The downside? FINRA arbitration panels hear cases in a limited number of cities and Rochester is not one of them. Also, RIAs can only use FINRA arbitration if the customer or employee agrees in writing. In the case of an investor, the agreement must be signed after the dispute arose. Pre-dispute arbitration clauses will not be sufficient. Additionally, unlike private arbitrations, an award against an RIA will be publicly available on the FINRA website.

Is a FINRA award binding? Unlike their broker-dealer cousins, RIAs cannot be forced by FINRA to pay any award. Like private arbitrations, the investor may have to bring an action in court to confirm the award.
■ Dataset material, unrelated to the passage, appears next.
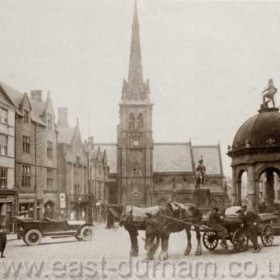 Market Place, Durham City, the Church of St Nicholas in the background. The pant in the right foreground was demolished in 1923.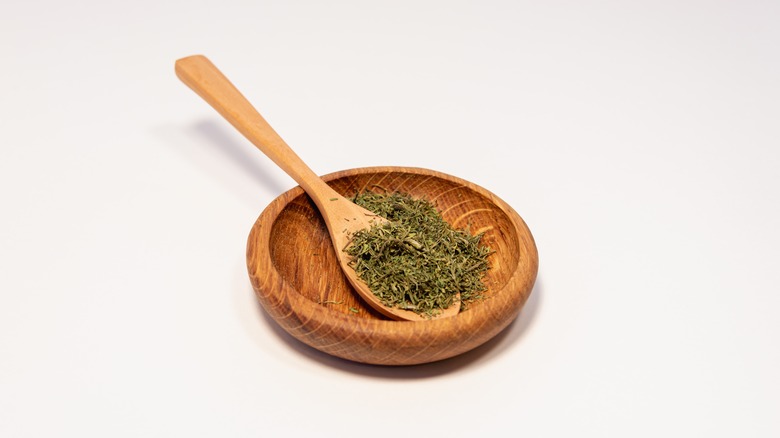 dry green dill in a cup and spoon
An award would be binding but not self-executing.

FINRA mediation may be attractive to an RIA, but primarily because of the stable of experienced mediators that regularly engage in mediations of securities disputes. These mediators are not exclusive to FINRA, and may be hired directly. However, FINRA’s mediation arm is a good resource. Several mediators available through FINRA are skilled in the art of making investors feel good about a negotiated settlement while at the same time maintaining credibility with large institutional broker-dealers and their counsel.

A word about FINRA’s fees — FINRA arbitration costs money and FINRA mediators don’t come cheaply. FINRA’s arbitration fees are mostly refundable to the investor, if the case settles more than 10 days before hearing. The RIA has to pay a “surcharge” in an amount determined by reference to the amount of the investor’s claim, ranging from $150 to $3,750. The surcharge is only refundable if the RIA prevails at the hearing or the arbitration panel makes a separate award requiring the investor to reimburse the RIA.

If the case proceeds to a hearing, the parties share “hearing session fees” of $600 to $1,200 per hearing session (for three-arbitrator panels), unless the panel decides to reallocate those fees in its award. A hearing “session” is a morning or an afternoon session, and there can be two hearing sessions per day.

RIAs should consider the possibility of pursuing FINRA arbitration and mediation in customer and employment disputes. In appropriate cases, FINRA’s resources and procedures may be helpful in resolving disputes in a timely and cost-effective manner.

Steven E. Cole is a partner in the law firm of Leclair Korona Giordano Cole LLP, and concentrates his practice in the area of commercial and securities litigation.